Female garment workers participate in protest.

Maruf Rahman via Pixabay

Next time you put on that top fashion-brand garment made in Bangladesh, consider the workers who produced it.  Are they still alive, despite wages below poverty level and unsafe working conditions? Or have some been killed or injured in a factory collapse or fire, or in an attempt to strike for better working conditions and wages? Have their employers or the government filed unfounded criminal charges against them for daring to negotiate at the bargaining table? Despite a groundswell of international support for labor reforms after the 2013 collapse of the Rana Plaza factory building in Bangladesh which killed or injured more than 3600 workers, the repression against workers who advocate for better terms and conditions of work in the world’s second largest garment manufacturing export sector has not improved. A recent international complaint by global union leaders against Bangladesh documents the ongoing violence and criminalization against union leaders and worker rights advocates in the country.

Restrictions on Freedom of Association Undermine Democratic Governance

The resistance to the rule of law in Bangladesh offers a telling example of the rising impunity for attacks on worker rights advocates around the world. These attacks have implications far beyond labor disputes. As one of the oldest and strongest social movements, the labor community has utilized the right to organize and associate as a means to not only promote worker’s rights but also to ensure the participation of their members and supporters in democratic processes.

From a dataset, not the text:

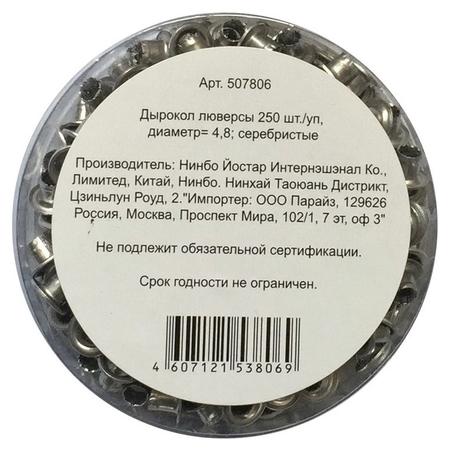 Дырокол Attache люверсы 250 шт./уп, диаметр= 4,8, серебристые  Attache
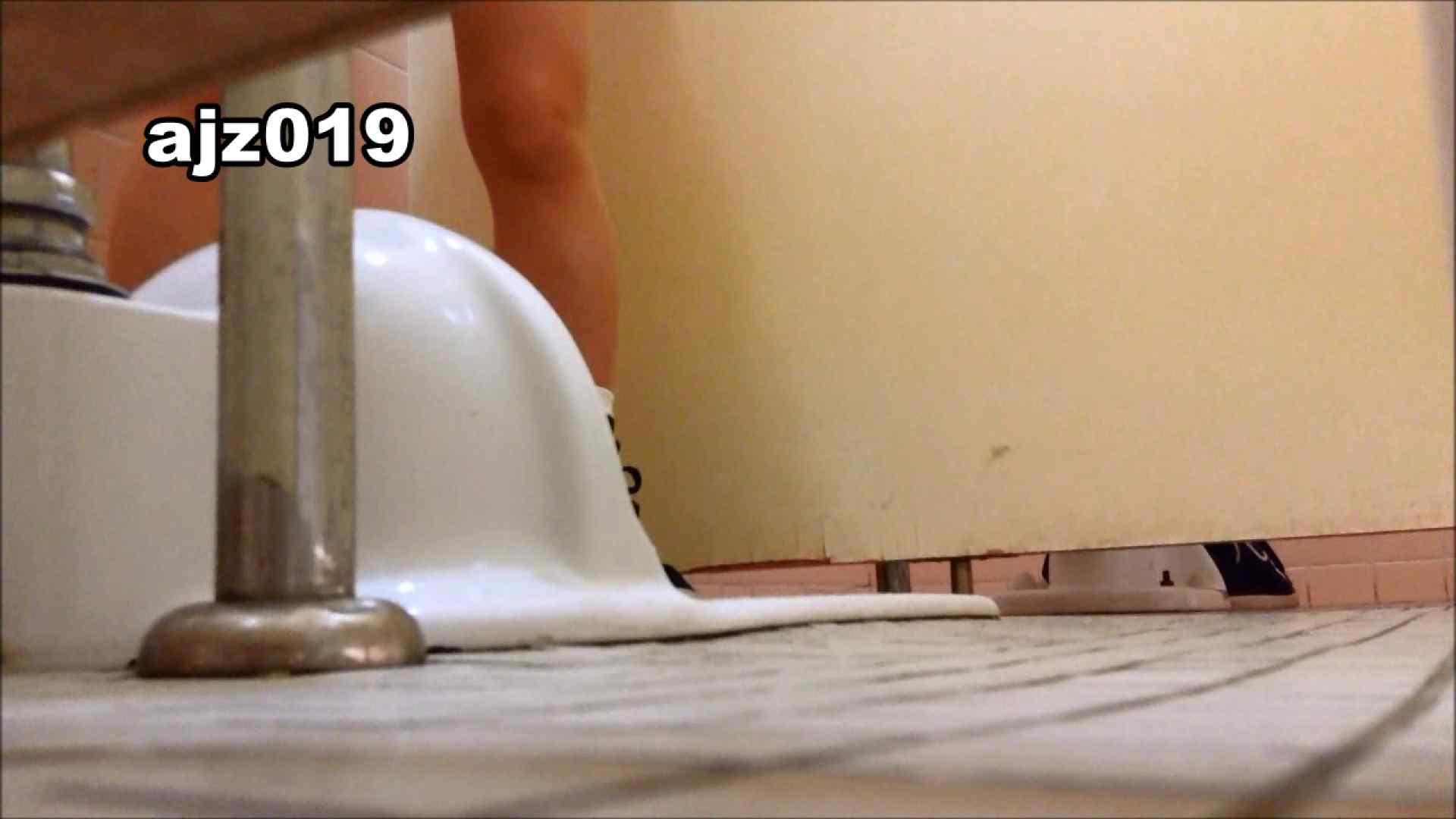 某有名大学女性洗面所 vol.19 和式  78連発 2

Unfortunately, the right to freedom of association is increasingly under threat, as rising authoritarianism has led to the adoption of laws in over 80 countries restricting this fundamental right. Not content to restrict fundamental freedoms through legislative measures, authoritarian regimes are also increasingly attacking judicial independence in an effort to consolidate control This in turn has enabled the increased use of criminal law to chill the peaceful exercise of freedom of association and assembly. Sadly, the COVID-19 pandemic has served as a pretext to further restrict civic space and freedoms with such measures as emergency declarations that limit or suspend rights and freedoms, and revisions to long-standing labor law protections on working hours and union organizing

Instances of unjustified arrest, detention and prosecution are often signs of a broader onslaught against the rule of law and fair trial rights.  International experts and rapporteurs have urged that states be accountable for such restrictions which obstruct social progress and equality, democratic governance, and sustainable development.   Such assaults are made possible by political or financial capture of prosecutors and the judiciary and even parliaments  which pass criminal laws with broad or vague prohibitions against public gatherings, unions and journalists that express independent opinions. Restrictive reforms of labor laws that claw back long-standing worker protections and union freedoms, some of them hidden in omnibus bills involving multiple fields of legislation, have been reported in countries as diverse as Australia, Belarus, India, and Myanmar.  While labor law alone is too narrow to repel all dissenting voices, the combination of labor restrictions with criminal harassment and penalties mounts a formidable assault on human rights and a fair legal process essential to democratic governance.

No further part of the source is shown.